While I was in Ireland, away from my laptop, I brought a notebook with all of my notes for anything related to my fictional Georgian/Regency Keegan universe in it and told myself that I was going to figure out how Jane and Miles run into each other in London and what, exactly, Jane is doing while she’s in London besides “figuring out what she wants to do with her life after her year of mourning is up.”
Because that’s vague.
I had an idea that maybe Jane, unable to resist art, goes to see the latest exhibition at the National Portrait Gallery. The summer exhibition at the gallery was a staple of the London Season; it was even featured, briefly, in Downton Abbey.
Or as I told my cousin Liz one night in Limerick, “I need them to get together and I had this idea that either she runs into him after buying a lot of art supplies–I wonder if they had art supply stores back then?”

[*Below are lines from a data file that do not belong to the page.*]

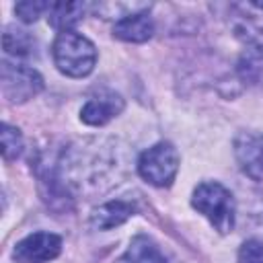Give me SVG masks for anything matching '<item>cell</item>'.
Masks as SVG:
<instances>
[{
  "label": "cell",
  "instance_id": "obj_3",
  "mask_svg": "<svg viewBox=\"0 0 263 263\" xmlns=\"http://www.w3.org/2000/svg\"><path fill=\"white\" fill-rule=\"evenodd\" d=\"M179 171V152L168 142H158L138 158L140 177L154 187H168Z\"/></svg>",
  "mask_w": 263,
  "mask_h": 263
},
{
  "label": "cell",
  "instance_id": "obj_8",
  "mask_svg": "<svg viewBox=\"0 0 263 263\" xmlns=\"http://www.w3.org/2000/svg\"><path fill=\"white\" fill-rule=\"evenodd\" d=\"M152 33H154V23L148 10L132 12L123 18H117L113 25V37L127 43H144L152 37Z\"/></svg>",
  "mask_w": 263,
  "mask_h": 263
},
{
  "label": "cell",
  "instance_id": "obj_5",
  "mask_svg": "<svg viewBox=\"0 0 263 263\" xmlns=\"http://www.w3.org/2000/svg\"><path fill=\"white\" fill-rule=\"evenodd\" d=\"M62 253V238L53 232H33L12 249L16 263H47Z\"/></svg>",
  "mask_w": 263,
  "mask_h": 263
},
{
  "label": "cell",
  "instance_id": "obj_14",
  "mask_svg": "<svg viewBox=\"0 0 263 263\" xmlns=\"http://www.w3.org/2000/svg\"><path fill=\"white\" fill-rule=\"evenodd\" d=\"M2 45H4V51L10 53V55H16V58H23V55H29L35 47V39L23 31V29H16V27H6L4 29V35H2Z\"/></svg>",
  "mask_w": 263,
  "mask_h": 263
},
{
  "label": "cell",
  "instance_id": "obj_9",
  "mask_svg": "<svg viewBox=\"0 0 263 263\" xmlns=\"http://www.w3.org/2000/svg\"><path fill=\"white\" fill-rule=\"evenodd\" d=\"M134 212H136L134 203L123 199H113L90 212V226L95 230H111L115 226H121L125 220H129Z\"/></svg>",
  "mask_w": 263,
  "mask_h": 263
},
{
  "label": "cell",
  "instance_id": "obj_16",
  "mask_svg": "<svg viewBox=\"0 0 263 263\" xmlns=\"http://www.w3.org/2000/svg\"><path fill=\"white\" fill-rule=\"evenodd\" d=\"M47 2H18L14 4V14L23 23H35L41 16V12H47Z\"/></svg>",
  "mask_w": 263,
  "mask_h": 263
},
{
  "label": "cell",
  "instance_id": "obj_1",
  "mask_svg": "<svg viewBox=\"0 0 263 263\" xmlns=\"http://www.w3.org/2000/svg\"><path fill=\"white\" fill-rule=\"evenodd\" d=\"M53 64L58 70L70 78L88 76L97 64V47L90 39L76 31H62L58 33L51 45Z\"/></svg>",
  "mask_w": 263,
  "mask_h": 263
},
{
  "label": "cell",
  "instance_id": "obj_11",
  "mask_svg": "<svg viewBox=\"0 0 263 263\" xmlns=\"http://www.w3.org/2000/svg\"><path fill=\"white\" fill-rule=\"evenodd\" d=\"M236 74L245 84L263 90V49H245L236 62Z\"/></svg>",
  "mask_w": 263,
  "mask_h": 263
},
{
  "label": "cell",
  "instance_id": "obj_12",
  "mask_svg": "<svg viewBox=\"0 0 263 263\" xmlns=\"http://www.w3.org/2000/svg\"><path fill=\"white\" fill-rule=\"evenodd\" d=\"M84 10L86 4L82 2H51L47 8V23L60 33L72 31V27L80 23Z\"/></svg>",
  "mask_w": 263,
  "mask_h": 263
},
{
  "label": "cell",
  "instance_id": "obj_6",
  "mask_svg": "<svg viewBox=\"0 0 263 263\" xmlns=\"http://www.w3.org/2000/svg\"><path fill=\"white\" fill-rule=\"evenodd\" d=\"M234 156L249 179L263 181V134H238L234 140Z\"/></svg>",
  "mask_w": 263,
  "mask_h": 263
},
{
  "label": "cell",
  "instance_id": "obj_10",
  "mask_svg": "<svg viewBox=\"0 0 263 263\" xmlns=\"http://www.w3.org/2000/svg\"><path fill=\"white\" fill-rule=\"evenodd\" d=\"M115 263H166V257L150 236L138 234L129 240V247Z\"/></svg>",
  "mask_w": 263,
  "mask_h": 263
},
{
  "label": "cell",
  "instance_id": "obj_17",
  "mask_svg": "<svg viewBox=\"0 0 263 263\" xmlns=\"http://www.w3.org/2000/svg\"><path fill=\"white\" fill-rule=\"evenodd\" d=\"M238 263H263V245L257 240H247L238 249Z\"/></svg>",
  "mask_w": 263,
  "mask_h": 263
},
{
  "label": "cell",
  "instance_id": "obj_4",
  "mask_svg": "<svg viewBox=\"0 0 263 263\" xmlns=\"http://www.w3.org/2000/svg\"><path fill=\"white\" fill-rule=\"evenodd\" d=\"M0 84L2 95L10 103H25L43 90V78L39 76V72L29 66H18L10 62H2Z\"/></svg>",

“Nah, I don’t think so. Can’t they run into each other somewhere else? It’s London, right? What is he doing in London? How long is he there for? What’s she doing in London? What do they like to do?”
“Maybe something like the portrait gallery? She likes art, he’s sort of attending those kinds of snooty events.”
And Liz nodded. This is why brainstorming things with other writers (Liz writes Castle fanfiction) is supremely helpful.
When I returned to my laptop and Googled the National Portrait Gallery, however, I realized I couldn’t use it because that gallery opened in 1856. So then I did a bit of Google-digging and found the Royal Academy of Arts and its annual summer exhibition at Somerset House on the Strand. That’s where the Academy was in 1804.
So, good. Now I have a specific place for Jane and Miles to see each other again and actually start something.
But then I wanted Jane to pick up painting again. She’s pretty good for an amateur and watercolors was definitely a thing in those days (see: Jane Austen novels, where at least Emma Woodhouse paints in watercolors). But did amateur painters have to grind up the pigments themselves? Did she go to the apothecary shop and buy pigments to grind up? Where did they buy their paints?
|Ackermann’s art shop. From Regency Redingcote|
I found an article on Regency Redingcote about colormen, who made paints by the late eighteenth century. They mixed pigments with oils–usually linseed oils–to make oil paints! They also made watercolor paints. There were several known watercolor and paint sellers, according to Regency Redingcote, and colormen’s shops also began to stock more art books and art supplies as well.
I guess it’s like a Georgian era Michael’s or Hobby Lobby or what-have-you.